Your objective =>
Continue the article on bedtime antiperspirants from its last sentence, in the same style and tone.

Passage shown =>
※

Health

Something new to do at bedtime

These super-powerful antiperspirants go on at night when your body is most ‘receptive’

Something new to do at bedtime

Dr. Nowell Solish, founder of the Sweat Clinics of Canada, has seen it all when it comes to perspiration control. Feminine hygiene pads stuck into the underarms of shirts. Towels sewn into pant pockets for a quick dry of clammy palms before shaking hands. Excessive sweating, known as hyperhidrosis, “is one of the most under-recognized diseases,” says Solish. “It’s a major issue.”

So much so that a slew of super-powerful antiperspirants have hit the marketplace recently, all promising to keep armpits dry and stink-free longer and better than any of their over-the-counter predecessors. The list of new sweat-stoppers includes Degree Clinical Protection, Lady Speed Stick Clinical Proof, Secret and Gillette Clinical Strength and even Old Spice Pro Strength. If the names sound serious, consider the merchandising: the antiperspirants are packaged in boxes and cost up to $10—double or triple the price of standard underarm sticks, sprays and roll-ons. The biggest difference, though, is the application of these products. They go on at bedtime, “when the body is at its most natural temperature and most receptive to forming a strong barrier against perspiration,” reads a Secret pamphlet. The antiperspirants are so potent that you don’t have to reapply the next morning—even if you shower!

※

Information provided =>
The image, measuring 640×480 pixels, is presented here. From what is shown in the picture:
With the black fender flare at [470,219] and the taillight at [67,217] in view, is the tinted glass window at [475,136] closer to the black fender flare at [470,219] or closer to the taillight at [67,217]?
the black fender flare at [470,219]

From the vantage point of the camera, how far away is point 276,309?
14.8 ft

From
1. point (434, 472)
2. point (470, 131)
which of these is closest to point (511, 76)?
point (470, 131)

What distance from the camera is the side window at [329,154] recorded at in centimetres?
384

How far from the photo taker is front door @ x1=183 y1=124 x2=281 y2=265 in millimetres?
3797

※

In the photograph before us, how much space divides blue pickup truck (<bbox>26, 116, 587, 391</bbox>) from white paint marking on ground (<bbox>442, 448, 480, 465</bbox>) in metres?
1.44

※

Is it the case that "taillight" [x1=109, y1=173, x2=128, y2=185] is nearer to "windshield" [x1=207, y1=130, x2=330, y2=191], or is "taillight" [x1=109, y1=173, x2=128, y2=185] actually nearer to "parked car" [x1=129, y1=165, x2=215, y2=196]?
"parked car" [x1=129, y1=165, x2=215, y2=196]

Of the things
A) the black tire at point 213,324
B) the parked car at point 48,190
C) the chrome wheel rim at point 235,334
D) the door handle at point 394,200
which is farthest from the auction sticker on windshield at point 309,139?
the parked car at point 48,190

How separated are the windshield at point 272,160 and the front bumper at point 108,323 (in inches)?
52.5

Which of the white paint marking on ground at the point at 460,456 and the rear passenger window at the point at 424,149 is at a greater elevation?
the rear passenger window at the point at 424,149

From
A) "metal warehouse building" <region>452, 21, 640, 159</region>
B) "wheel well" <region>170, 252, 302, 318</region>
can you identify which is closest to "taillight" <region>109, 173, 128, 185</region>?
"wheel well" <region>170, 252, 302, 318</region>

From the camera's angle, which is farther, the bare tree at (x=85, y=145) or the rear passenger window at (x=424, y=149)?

※

Your response =>
In an era in which Brazilian waxing and erectile dysfunction have just about become dinner-conversation material, it seems that armpit talk has finally broken through the cone of silence. David Arquette admitted to enjoying the smell of wife Courteney Cox’s sweaty underarms, a scent he likened to that of a truck driver. Of course, not all the chatter takes such a freakishly positive tone. Kate Hudson and Jennifer Lopez were lampooned by tabloid media when they were each spotted with, well, sweat spots, at separate events last August. British model Danielle Lloyd got underarm Botox injections to halt perspiration and stave off paparazzi pining for a drippy pits shot. (Solish, a cosmetic dermatologist and professor at the University of Toronto, also offers this popular treatment when antiperspirants don’t work. Results last less than a year.)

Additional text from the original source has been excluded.